(Exercise details): A word-for-word copy of the entries is needed, and it should contain no images.

[Saved data entries]
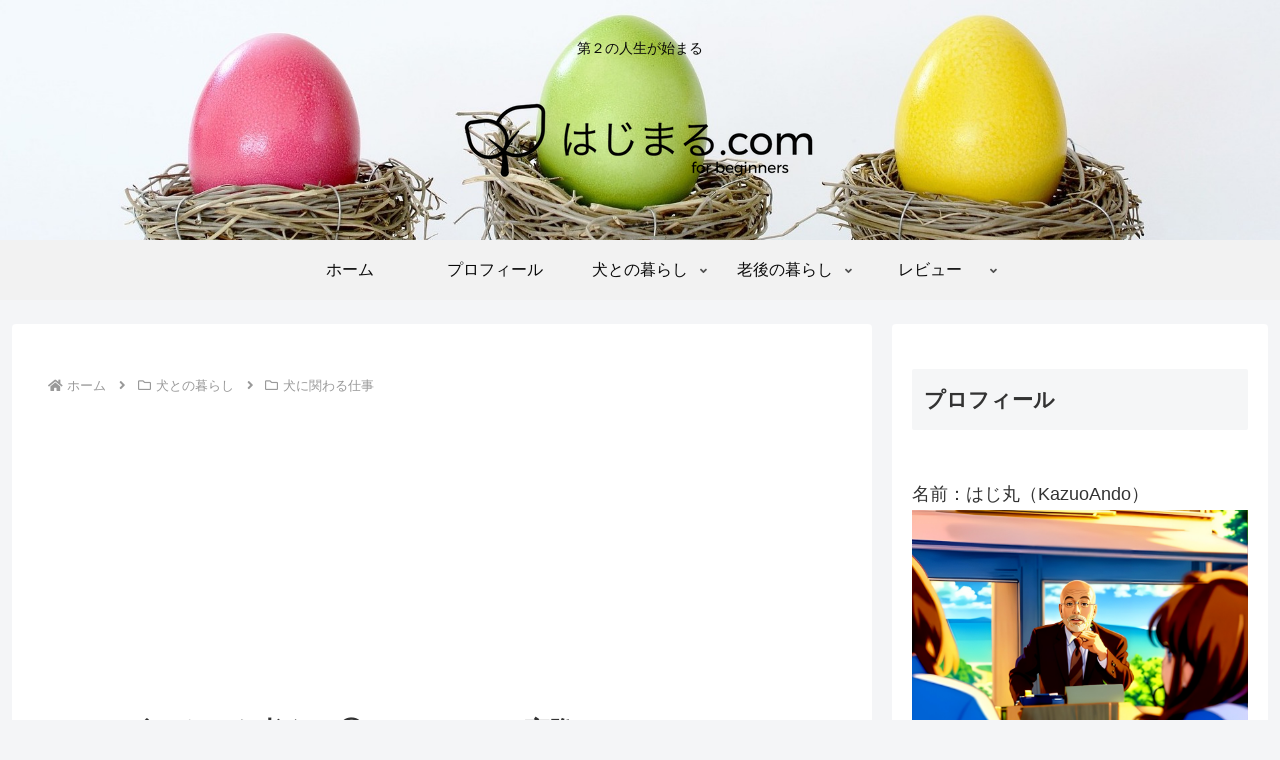

--- FILE ---
content_type: text/html; charset=utf-8
request_url: https://accounts.google.com/o/oauth2/postmessageRelay?parent=https%3A%2F%2Fxn--78j2b4bwc.com&jsh=m%3B%2F_%2Fscs%2Fabc-static%2F_%2Fjs%2Fk%3Dgapi.lb.en.2kN9-TZiXrM.O%2Fd%3D1%2Frs%3DAHpOoo_B4hu0FeWRuWHfxnZ3V0WubwN7Qw%2Fm%3D__features__
body_size: 162
content:
<!DOCTYPE html><html><head><title></title><meta http-equiv="content-type" content="text/html; charset=utf-8"><meta http-equiv="X-UA-Compatible" content="IE=edge"><meta name="viewport" content="width=device-width, initial-scale=1, minimum-scale=1, maximum-scale=1, user-scalable=0"><script src='https://ssl.gstatic.com/accounts/o/2580342461-postmessagerelay.js' nonce="yDlxT-SwL_36BFn4X2XocA"></script></head><body><script type="text/javascript" src="https://apis.google.com/js/rpc:shindig_random.js?onload=init" nonce="yDlxT-SwL_36BFn4X2XocA"></script></body></html>

--- FILE ---
content_type: text/html; charset=utf-8
request_url: https://www.google.com/recaptcha/api2/aframe
body_size: 269
content:
<!DOCTYPE HTML><html><head><meta http-equiv="content-type" content="text/html; charset=UTF-8"></head><body><script nonce="wwHXrESbk4IFRTkjEuOJ_w">/** Anti-fraud and anti-abuse applications only. See google.com/recaptcha */ try{var clients={'sodar':'https://pagead2.googlesyndication.com/pagead/sodar?'};window.addEventListener("message",function(a){try{if(a.source===window.parent){var b=JSON.parse(a.data);var c=clients[b['id']];if(c){var d=document.createElement('img');d.src=c+b['params']+'&rc='+(localStorage.getItem("rc::a")?sessionStorage.getItem("rc::b"):"");window.document.body.appendChild(d);sessionStorage.setItem("rc::e",parseInt(sessionStorage.getItem("rc::e")||0)+1);localStorage.setItem("rc::h",'1769394957165');}}}catch(b){}});window.parent.postMessage("_grecaptcha_ready", "*");}catch(b){}</script></body></html>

(Answer to the exercise):
--- FILE ---
content_type: text/html; charset=utf-8
request_url: https://accounts.google.com/o/oauth2/postmessageRelay?parent=https%3A%2F%2Fxn--78j2b4bwc.com&jsh=m%3B%2F_%2Fscs%2Fabc-static%2F_%2Fjs%2Fk%3Dgapi.lb.en.2kN9-TZiXrM.O%2Fd%3D1%2Frs%3DAHpOoo_B4hu0FeWRuWHfxnZ3V0WubwN7Qw%2Fm%3D__features__
body_size: 162
content:
<!DOCTYPE html><html><head><title></title><meta http-equiv="content-type" content="text/html; charset=utf-8"><meta http-equiv="X-UA-Compatible" content="IE=edge"><meta name="viewport" content="width=device-width, initial-scale=1, minimum-scale=1, maximum-scale=1, user-scalable=0"><script src='https://ssl.gstatic.com/accounts/o/2580342461-postmessagerelay.js' nonce="yDlxT-SwL_36BFn4X2XocA"></script></head><body><script type="text/javascript" src="https://apis.google.com/js/rpc:shindig_random.js?onload=init" nonce="yDlxT-SwL_36BFn4X2XocA"></script></body></html>

--- FILE ---
content_type: text/html; charset=utf-8
request_url: https://www.google.com/recaptcha/api2/aframe
body_size: 269
content:
<!DOCTYPE HTML><html><head><meta http-equiv="content-type" content="text/html; charset=UTF-8"></head><body><script nonce="wwHXrESbk4IFRTkjEuOJ_w">/** Anti-fraud and anti-abuse applications only. See google.com/recaptcha */ try{var clients={'sodar':'https://pagead2.googlesyndication.com/pagead/sodar?'};window.addEventListener("message",function(a){try{if(a.source===window.parent){var b=JSON.parse(a.data);var c=clients[b['id']];if(c){var d=document.createElement('img');d.src=c+b['params']+'&rc='+(localStorage.getItem("rc::a")?sessionStorage.getItem("rc::b"):"");window.document.body.appendChild(d);sessionStorage.setItem("rc::e",parseInt(sessionStorage.getItem("rc::e")||0)+1);localStorage.setItem("rc::h",'1769394957165');}}}catch(b){}});window.parent.postMessage("_grecaptcha_ready", "*");}catch(b){}</script></body></html>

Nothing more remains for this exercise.